If mathematics is a tool the mind uses, the mind could in principle think without mathematics. If mathematics is what the mind does, the mind without mathematics is not thinking. The fifteen operators do not extend cognition. The fifteen operators ARE cognition. Remove them and there is no cognition left to extend.

https://doi.org/10.5281/zenodo.20318684

Cognitive Science of Science's avatar

I would not hesitate to maintain that the mind does mathematics. Cognitively speaking, the problem lies in asking what makes mathematical potential possible — the agent's capacity to hold the position "I do maths." Performing mathematics as an uninterrupted flow is mathematical, but it proceeds without the awareness of doing so. Isn't that the ultimate question we are seeking to answer? The proposed hypothesis is haltability: a capacity that could regulate the flowing maths so as to know its joints (https://arxiv.org/pdf/2605.26856v1).

As for the idea that mathematics is an instrument, let me respond with an analogy: mathematics as an instrument is like knowing physiology in order to regulate or repair digestion — as against the fact that digestion happens in our bodies whether or not we know how. Knowing how it happens helps us regulate it. I am thus taking the stand that the mind without regulation (modulation) is doing maths without explicitly knowing the principles of doing maths.

It is important to differentiate between performance and competence. Stating things explicitly, using one register or more, develops competence in us — while we have been performing all along.

MetaCortex Dynamics's avatar

The archerfish knows what it is doing.

The archerfish shoots water at insects above the surface. The archerfish compensates for refraction at the air-water interface in real time. It adjusts for target distance, target size, target motion, and the ballistic arc of the water jet. The archerfish does not know Snell's law. The archerfish does not know projectile mechanics. The archerfish's constitutive activity IS the refraction compensation. The doing IS the knowing. There is no gap between the performance and the competence. The gap is introduced by the theorist who stands outside the archerfish and says: the fish performs but does not understand.

Your digestion analogy is revealing in a way you may not intend. You say: digestion happens whether we know how it happens. Knowing how it happens helps us regulate. That is true for the physician who treats digestion from outside. It is not true for the gut. The gut does not need to know physiology to digest. The gut's constitutive activity IS the digestion. The gut IS competent. The gut does not perform digestion while lacking competence. The gut's performance IS its competence. The physician has a DIFFERENT competence: the ability to describe the gut from outside and intervene. But the physician's competence is not the gut's competence. They are different operations on the same phenomenon.
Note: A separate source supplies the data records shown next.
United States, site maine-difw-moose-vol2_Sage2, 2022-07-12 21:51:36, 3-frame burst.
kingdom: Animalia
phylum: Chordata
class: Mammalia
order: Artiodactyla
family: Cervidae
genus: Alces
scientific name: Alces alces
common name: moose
So: when you say the mind does mathematics without knowing it is doing mathematics, I ask: who is the knower that the mind is supposed to lack? The mind IS doing the mathematics. The doing IS the knowing. The demand for explicit awareness of principles is the demand for a SECOND operation (describing the first operation from outside). The second operation is real and valuable. The second operation is not required for the first operation to be competent. The archerfish is competent at refraction compensation without the second operation. The gut is competent at digestion without the second operation. The mind is competent at mathematics without the second operation.
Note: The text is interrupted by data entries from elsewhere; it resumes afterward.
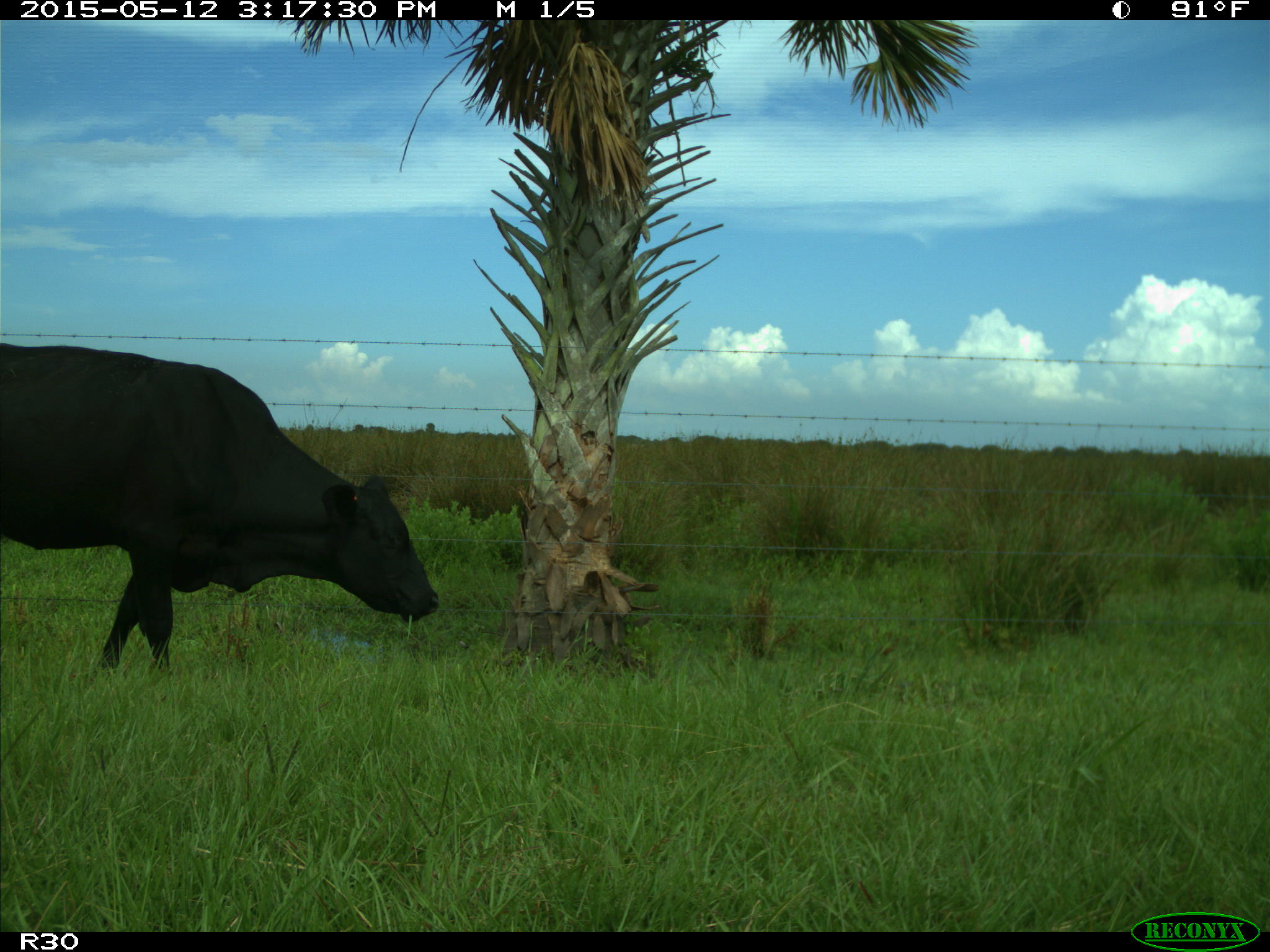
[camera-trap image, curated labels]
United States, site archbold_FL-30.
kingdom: Animalia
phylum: Chordata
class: Mammalia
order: Artiodactyla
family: Bovidae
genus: Bos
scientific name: Bos taurus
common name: domestic cow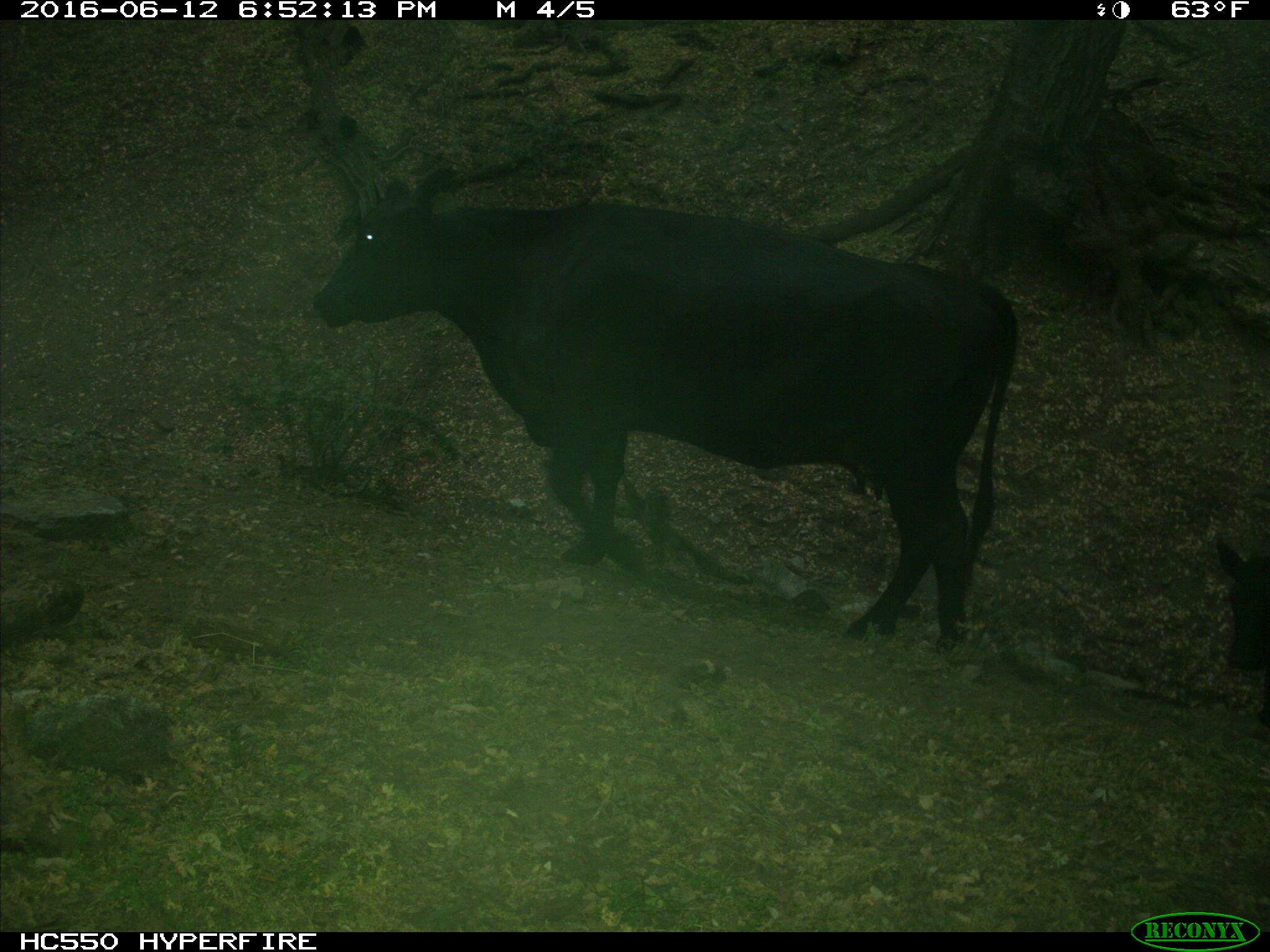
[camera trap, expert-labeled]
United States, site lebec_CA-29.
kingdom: Animalia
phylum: Chordata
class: Mammalia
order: Artiodactyla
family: Bovidae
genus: Bos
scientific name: Bos taurus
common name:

The haltability idea in your linked paper is interesting precisely because it names the second operation: the ability to stop, inspect, and regulate the flow. That IS a real capacity. That capacity IS valuable. That capacity IS what your registers and explicit formalization provide. But the capacity to halt and inspect is not what makes the mathematics mathematical. The mathematics was mathematical before the halting. The halting lets you see the mathematics. The halting does not create it.

Cognitive Science of Science's avatar

Yes, halting does not create mathematics. Halting creates the mind, the reflective stance, and discovers itself.